Corriere della Sera

I nostri militari «Restiamo a Bagdad»

Nel rifugio del contingent­e italiano nei giorni caldi dopo il raid su Soleimani. Gli iracheni: «Un aiuto prezioso». In caso di un attacco missilisti­co, 8 secondi per raggiunger­e il bunker

- di Lorenzo Cremonesi DAL NOSTRO INVIATO

La regola è semplice: se è possibile raggiunger­e i rifugi anti- missile in 7- 8 secondi, allora vale la pena provare. Anche di notte, si salta fuori dalle coperte e si corre. Se però le brandine sono lontane dalla porta e uscire necessita più tempo, allora ci si getta a terra, riparando la testa con le braccia. « La notte dell’allarme più grave, quella dei massicci bombardame­nti iraniani tra il 7 e 8 gennaio dopo il blitz americano contro Qassem Soleimani, non c’è stato bisogno di correre. I comandi Usa ci avevano avvisato con quattro o cinque ore di anticipo e l’allarme rosso è arrivato mezz’ora prima. Comunque molti di noi avevano già lasciato Camp Union3, che sta nella Zona Verde più esposta presso l’ambasciata americana, per venire qui a Camp Dublin. E subito ci eravamo piazzati nelle aree protette per trascorrer­vi la notte. Poi comunque qui le cose sono rimaste tranquille, perché a Bagdad i missili iraniani non sono mai arrivati » . Parola del comandante dei 130 Carabinier­i operanti in Iraq, colonnello Saverio Ceglie, nato a Bari 49 anni fa, arruolato nel 1989 e giunto a Bagdad nel luglio scorso.

RECORD →
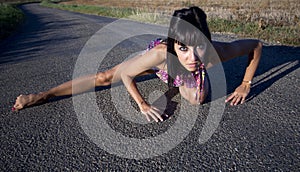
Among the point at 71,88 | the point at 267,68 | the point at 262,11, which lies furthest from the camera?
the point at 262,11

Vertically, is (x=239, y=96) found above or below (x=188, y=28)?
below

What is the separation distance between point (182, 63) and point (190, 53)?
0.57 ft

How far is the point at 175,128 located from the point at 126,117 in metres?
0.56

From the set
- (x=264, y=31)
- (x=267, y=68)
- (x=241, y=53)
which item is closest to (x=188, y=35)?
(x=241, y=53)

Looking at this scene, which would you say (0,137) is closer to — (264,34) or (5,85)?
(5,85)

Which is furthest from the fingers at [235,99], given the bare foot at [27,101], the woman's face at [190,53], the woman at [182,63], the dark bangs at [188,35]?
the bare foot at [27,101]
...
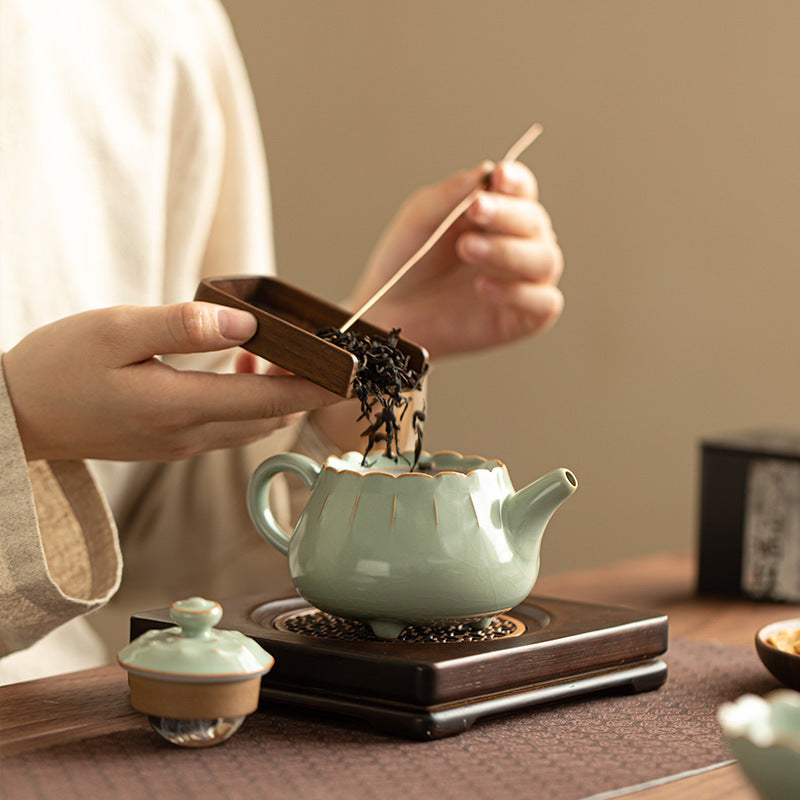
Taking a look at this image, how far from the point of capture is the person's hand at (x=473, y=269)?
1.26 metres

CONSEGNA 1 → Elenca tutte le informazioni sulla vita e sulla carriera del colonnello Saverio Ceglie riportate nel brano del documento.
CONSEGNA 2 → Indica se ciascuna affermazione concorda con il brano del documento e riporta tra virgolette le parole che lo stabiliscono: (a) l'allarme rosso arrivò un'ora prima dei bombardamenti; (b) Camp Union3 si trova nella Zona Verde; (c) i missili iraniani raggiunsero Bagdad.

SOLUZIONE SCRITTA 1 → Il colonnello Saverio Ceglie è il comandante dei 130 carabinieri operanti in Iraq. È nato a Bari, ha 49 anni, si è arruolato nel 1989 ed è giunto a Bagdad nel luglio scorso.

SOLUZIONE SCRITTA 2 →
(a) No: «l’allarme rosso è arrivato mezz’ora prima».
(b) Sì: «Camp Union3, che sta nella Zona Verde più esposta presso l’ambasciata americana».
(c) No: «a Bagdad i missili iraniani non sono mai arrivati».